PAGE TEXT
===

When Web technology is used for an information network that is restricted to a
particular company, it is referred to as an
Intranet.
Intranets provide much greater security than the Internet, since you can
physically control access to the servers within your company. In terms of
training, it seems that once people understand the general concept of a browser
it’s much easier for them to deal with differences in the way pages and
applets look, so the learning curve for new kinds of systems seems to be reduced.
The
security problem brings us to one of the divisions that seems to be
automatically forming in the world of client-side programming. If your program
is running on the Internet, you don’t know what platform it will be
working under and you want to be extra careful that you don’t disseminate
buggy code. You need something cross-platform and secure, like a scripting
language or Java.
If
you’re running on an Intranet, you might have a different set of
constraints. It’s not uncommon that your machines could all be
Intel/Windows platforms. On an Intranet, you’re responsible for the
quality of your own code and can repair bugs when they’re discovered. In
addition, you might already have a body of legacy code that you’ve been
using in a more traditional client/server approach, whereby you must physically
install client programs every time you do an upgrade. The time wasted in
installing upgrades is the most compelling reason to move to browsers because
upgrades are invisible and automatic. If you are involved in such an Intranet,
the most sensible approach to take is ActiveX rather than trying to recode your
programs in a new language.
When
faced with this bewildering array of solutions to the client-side programming
problem, the best plan of attack is a cost-benefit analysis. Consider the
constraints of your problem and what would be the fastest way to get to your
solution. Since client-side programming is still programming, it’s always
a good idea to take the fastest development approach for your particular
situation. This is an aggressive stance to prepare for inevitable encounters
with the problems of program development.

===

ITEMS

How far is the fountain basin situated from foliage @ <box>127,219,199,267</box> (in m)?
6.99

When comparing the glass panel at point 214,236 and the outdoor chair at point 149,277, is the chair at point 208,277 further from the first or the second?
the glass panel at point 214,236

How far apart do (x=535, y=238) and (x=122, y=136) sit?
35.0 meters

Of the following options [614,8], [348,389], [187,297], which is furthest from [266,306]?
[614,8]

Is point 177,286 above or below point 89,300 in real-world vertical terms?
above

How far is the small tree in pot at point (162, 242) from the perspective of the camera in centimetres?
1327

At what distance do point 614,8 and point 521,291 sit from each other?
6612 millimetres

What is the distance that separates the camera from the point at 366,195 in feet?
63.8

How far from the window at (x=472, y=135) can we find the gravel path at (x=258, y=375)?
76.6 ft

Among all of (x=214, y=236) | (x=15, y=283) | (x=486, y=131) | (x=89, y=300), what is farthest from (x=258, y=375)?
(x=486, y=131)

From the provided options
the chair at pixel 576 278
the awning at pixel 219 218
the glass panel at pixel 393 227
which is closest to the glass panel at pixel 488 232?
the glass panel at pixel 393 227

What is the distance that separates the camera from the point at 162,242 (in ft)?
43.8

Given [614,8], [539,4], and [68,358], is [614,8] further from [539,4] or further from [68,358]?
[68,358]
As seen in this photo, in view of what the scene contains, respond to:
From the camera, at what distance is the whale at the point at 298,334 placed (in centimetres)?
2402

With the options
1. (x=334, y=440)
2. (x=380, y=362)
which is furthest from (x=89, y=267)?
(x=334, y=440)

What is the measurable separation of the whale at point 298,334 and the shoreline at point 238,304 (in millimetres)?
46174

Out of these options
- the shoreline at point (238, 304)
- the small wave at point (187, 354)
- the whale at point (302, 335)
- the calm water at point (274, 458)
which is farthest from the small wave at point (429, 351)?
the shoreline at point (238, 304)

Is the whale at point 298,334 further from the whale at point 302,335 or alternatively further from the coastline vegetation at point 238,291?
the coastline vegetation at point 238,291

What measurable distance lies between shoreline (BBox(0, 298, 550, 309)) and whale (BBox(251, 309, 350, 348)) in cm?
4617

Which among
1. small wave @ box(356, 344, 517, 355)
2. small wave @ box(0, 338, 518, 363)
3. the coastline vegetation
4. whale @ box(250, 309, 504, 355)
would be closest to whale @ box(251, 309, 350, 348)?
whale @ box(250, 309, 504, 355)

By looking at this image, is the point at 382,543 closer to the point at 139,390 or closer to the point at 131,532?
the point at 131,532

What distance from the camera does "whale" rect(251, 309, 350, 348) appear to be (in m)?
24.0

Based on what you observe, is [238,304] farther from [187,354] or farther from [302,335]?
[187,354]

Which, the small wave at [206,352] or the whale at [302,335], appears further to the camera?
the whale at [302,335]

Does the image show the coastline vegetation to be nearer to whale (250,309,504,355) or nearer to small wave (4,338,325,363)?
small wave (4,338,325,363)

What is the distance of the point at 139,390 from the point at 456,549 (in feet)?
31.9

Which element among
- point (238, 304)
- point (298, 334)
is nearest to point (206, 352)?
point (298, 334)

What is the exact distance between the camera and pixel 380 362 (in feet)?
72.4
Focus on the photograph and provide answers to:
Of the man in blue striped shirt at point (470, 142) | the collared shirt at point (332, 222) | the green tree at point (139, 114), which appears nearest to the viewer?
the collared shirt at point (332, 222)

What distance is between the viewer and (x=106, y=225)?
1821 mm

===

DO THIS
Continue the passage on Intranets and client-side programming from its last sentence.

TASK RESPONSE
Server-side
programming
This
whole discussion has ignored the issue of server-side programming. What happens
when you make a request of a server? Most of the time the request is simply
“send me this file.” Your browser then interprets the file in some
appropriate fashion: as an HTML page, a graphic image, a Java applet, a script
program, etc. A more complicated request to a server generally involves a
database transaction. A common scenario involves a request for a complex
database search, which the server then formats into an HTML page and sends to
you as the result. (Of course, if the client has more intelligence via Java or
a scripting language, the raw data can be sent and formatted at the client end,
which will be faster and less load on the server.) Or you might want to
register your name in a database when you join a group or place an order, which
will involve changes to that database. These database requests must be
processed via some code on the server side, which is generally referred to as server-side
programming
.
Traditionally, server-side programming has been performed using Perl and CGI
scripts, but more sophisticated systems have been appearing. These include
Java-based Web servers that allow you to perform all your server-side
programming in Java by writing what are called
servlets.
A
separate arena: applications
Most
of the brouhaha over Java has been about applets. Java is actually a
general-purpose programming language that can solve any type of problem, at
least in theory. And as pointed out previously, there might be more effective
ways to solve most client/server problems. When you move out of the applet
arena (and simultaneously release the restrictions, such as the one against
writing to disk) you enter the world of general-purpose applications that run
standalone, without a Web browser, just like any ordinary program does. Here,
Java’s strength is not only in its portability, but also its
programmability. As you’ll see throughout this book, Java has many
features that allow you to create robust programs in a shorter period than with
previous programming languages.
Be
aware that this is a mixed blessing. You pay for the improvements through
slower execution speed (although there is significant work going on in this
area). Like any language, Java has built-in limitations that might make it
inappropriate to solve certain types of programming problems. Java is a
rapidly-evolving language, however, and as each new release comes out it
becomes more and more attractive for solving larger sets of problems.
[8]
The material in this section is adapted from an article by the author that
originally appeared on Mainspring, at
www.mainspring.com.
Used with permission.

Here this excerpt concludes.